白昼夢

@royafve07

第1話

6:28

寝ぼけた眼にうっすらと光が差し込む。


(またか…、もう少しこうしていたいな。)


眼を閉じてもう一度布団を被る。まだ横たわっていたい身体と冴えかけている頭が葛藤する。

隣にいる男の寝息と慣れない他人の匂い。

ここへ来るのは何度目か。いや、初めてか。

何度経験しても慣れない、他人の部屋で迎える朝は。慣れることはないだろう。

この男は何を考えて、初対面の女を家にあげたのか。私は何をしたかったのか。何を求めていたのか。

そんなことを考えていると、眠りが遠ざかっていく。


(帰ろうか。家で眠りたい。)


そうしておもむろに脱ぎ捨てられた服の中から、自らの服を探す。

酒瓶や缶が散らかっているが、それ以外は整然としていて殺風景だ。いつ、どの男の部屋を見ても同じ感想しか出て来ない。心に留めたい風景でもなければ、嫌気がさすものでもない。
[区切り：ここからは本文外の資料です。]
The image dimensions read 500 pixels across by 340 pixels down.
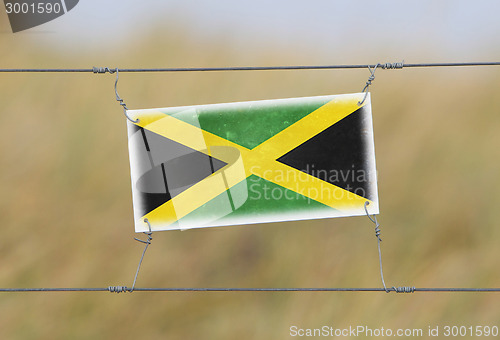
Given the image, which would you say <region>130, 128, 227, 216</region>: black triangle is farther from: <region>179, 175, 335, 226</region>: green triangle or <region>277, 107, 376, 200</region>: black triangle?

昨日のままの洋服に着替え、音を立てないように全てを元どおりにする。ゴミをまとめ、男の服をたたむ。勝手は違えど、やることはどこでも同じだ。

全てを終え、家主に一声かける。


「もう帰るね、じゃあね。」


うーん、と唸っているまだ夢の中の男にこの声が届いているかはわからない。

そんな誰かを横目に、家を去る。


(ここどこだろう。)


地図アプリを起動し、昨夜の朧げな記憶を辿って駅を目指す。

あれは誰だったのか、何をしている人だったのか。全く思い出せない。思い出せるのは、うわべだけの会話。本性は出さず、一夜を楽しむだけの会話。何度も繰り返されるこの会話にも飽きてきた頃だ。なんでもないやりとりを、明日には忘れることだろう。


初めて通る路を歩きながら、冴えてゆく頭に浮かんでくるのは、仕事のことばかりだ。やりがいを感じず、未来も見えない仕事を淡々とこなす日々が、また繰り返される。このままでいいのだろうか。何度考えたかわからないが、答えは見つからないままだ。


自宅までの道のりは、いつも同じだ。

前日の記憶を可能な限り呼び起こす。そして一時の充足感を思い出しながら、空っぽの日常に戻る準備をする。家に着く頃には元のつまらない生活を送る自分に戻る。


バスに乗る頃には、見慣れた風景が広がり、浮ついた自分が消えていく。



「ただいま、おやすみ、15時に起こして」


そう言って、彼女は寝室にふらふらと入っていく。


「はい、はい」


そんな後ろ姿を見ながら、母親は手際よく一人分の昼食の準備をする。


着替える気力もなくベッドに沈む。


(やっぱり家で寝るのがいい。)


そんなことを思いながら、意識が遠のいていく。



16:45


着信音で目が覚める。

画面に映る名前を頭の中で探す。

見当もつかないまま、電話をとる。


「あ、もしもし?昨日ピアス置いていかなかった?」


昨夜の男だ。名前も知らないまま、一晩を過ごしたのか、と可笑しくなってしまった。


「ごめん、全然気がつかなかった。また今度取りに行くよ。」


「また今度」なんてものは、ない。一度きりだからいいのだ。ピアスも男も、気にいるものをまた探せば良い。それだけだ。


なんでもない会話を終え、夕暮れの日曜の虚無感に包まれる。

よく知りもしない男と体を重ね、翌日には何もなかったかのように日常に戻る。ぽっかりと胸に穴が空いたようだが、もともと空いていたのか。


いつだったかの言葉が思い出される。


「一時の安心感ならいつでもあげるよ。君に必要なんだったら。」


どの男が言ったかは思い出せない。この男の体温を思い出すこともない。ただなぜかこの言葉だけが残っている。


そこまでの女なのだな、と。自分の身体を餌にして、一時の安心感を得る。安い女だ。情が湧き、執着することを怖れ、一度きりの関係を繰り返す。幾度、幾度繰り返せばいいのか。もうわからなくなっている。


いつか王子様が、なんてことを考えるほど若くはない。そんな夢物語は存在しないのだ。幸せになって行く友人を傍目に、自分の幸せを考える。答えなどないのに。




7:16

またしても同じ風景だ。窓から差し込む淡い光で目が覚める。

隣で眠る男は、また知らぬ顔だ。

何も成長などしていない。


また同じ日々を繰り返していく。